In order to overcome the problem of ‘urban canyons’ distorting the accuracy of GPS, the team at New York City Department of Transportation (NYCDOT) involved in its Connected Vehicle Pilot Program are using an enhanced vehicle-to-everything (V2X)-locate positioning engine – and now they’ve found a way to verify this location information.
Locations are derived from the Geographic Positioning System (GPS) in CV devices. Signals are measured from sufficient satellites to define a user’s location within a calculated dilution of precision (DOP). In the City’s urban canyons, there are fewer satellites visible due to the tall buildings, causing the GPS signal at ground level to be degraded or lost, either through satellite signals being obscured or through signals bouncing off surroundings and forming multiple paths as they reach the street (or canyon floor). Figure 1 shows the uncorrected path of a vehicle while travelling around the same block several times using only GPS data.

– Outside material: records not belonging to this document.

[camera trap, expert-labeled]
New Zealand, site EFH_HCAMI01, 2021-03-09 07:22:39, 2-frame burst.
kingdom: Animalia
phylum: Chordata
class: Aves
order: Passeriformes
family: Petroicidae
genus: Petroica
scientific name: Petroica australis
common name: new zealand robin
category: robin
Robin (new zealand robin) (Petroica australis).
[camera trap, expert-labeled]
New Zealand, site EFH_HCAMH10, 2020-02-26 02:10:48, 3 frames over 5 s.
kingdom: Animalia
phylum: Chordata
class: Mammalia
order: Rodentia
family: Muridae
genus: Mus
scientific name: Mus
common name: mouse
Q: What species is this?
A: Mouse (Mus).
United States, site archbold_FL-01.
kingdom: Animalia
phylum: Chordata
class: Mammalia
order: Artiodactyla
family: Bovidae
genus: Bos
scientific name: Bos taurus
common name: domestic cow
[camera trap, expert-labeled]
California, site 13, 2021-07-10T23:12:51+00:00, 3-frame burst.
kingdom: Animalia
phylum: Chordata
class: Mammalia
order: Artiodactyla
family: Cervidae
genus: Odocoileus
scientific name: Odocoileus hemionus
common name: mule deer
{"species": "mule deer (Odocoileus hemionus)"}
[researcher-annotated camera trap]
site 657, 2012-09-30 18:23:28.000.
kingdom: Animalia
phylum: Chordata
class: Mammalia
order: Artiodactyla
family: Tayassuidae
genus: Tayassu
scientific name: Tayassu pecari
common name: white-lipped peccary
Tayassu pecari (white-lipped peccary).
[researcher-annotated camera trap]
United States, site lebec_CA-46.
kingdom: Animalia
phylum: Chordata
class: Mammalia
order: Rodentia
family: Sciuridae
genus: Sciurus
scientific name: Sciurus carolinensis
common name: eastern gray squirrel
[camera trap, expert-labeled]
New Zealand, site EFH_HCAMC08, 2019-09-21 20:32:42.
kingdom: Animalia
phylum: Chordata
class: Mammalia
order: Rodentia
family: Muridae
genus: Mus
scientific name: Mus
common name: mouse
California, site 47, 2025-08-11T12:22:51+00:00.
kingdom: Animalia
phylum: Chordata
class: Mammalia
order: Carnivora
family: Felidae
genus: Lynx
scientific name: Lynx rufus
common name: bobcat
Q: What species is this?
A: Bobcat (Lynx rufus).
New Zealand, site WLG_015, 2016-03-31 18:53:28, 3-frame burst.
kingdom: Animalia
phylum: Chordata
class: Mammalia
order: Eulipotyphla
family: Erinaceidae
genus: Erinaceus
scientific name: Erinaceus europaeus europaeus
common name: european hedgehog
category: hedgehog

By measuring the ‘time-of-flight’ from roadside units, additional location information can be fused with the GPS information to reduce the error and improve location estimates. But, while testing these technologies, an important consideration is the repeatability of vehicles tracking a path and returning to the same location, and the ability to verify accuracy.
This repeatability was addressed using simple laser pointers, tape, and temporary-chalk spray paint (water-soluble). The laser pointers were temporarily attached to the mirrors and bumpers of each vehicle (as shown in Figure 2). With the vehicle at the stop bar, the chalk spray paint was used to mark the laser on the pavement (as shown in Figure 3). This enabled the driver to repeatedly align the vehicle at the stop bar each trip around the block when recording the location information.
Using this methodology, the NYCDOT CV Pilot team was able to verify the accuracy of the vehicle’s location using the time-of-flight information in combination with the GNSS data.
Using this data, the NYCDOT CV Pilot team was able to quantify the location differences between each run, measuring the deviations detected when the vehicle was located at the stop bar. The onboard unit’s internal location information was retrieved over several runs with the vehicle located at the same point each time. Figure 4 shows the vehicle path using the laser-pointer method describe above. The circles in Figure 4 indicate the data collected from the vehicles using the laser pointer at the marking location.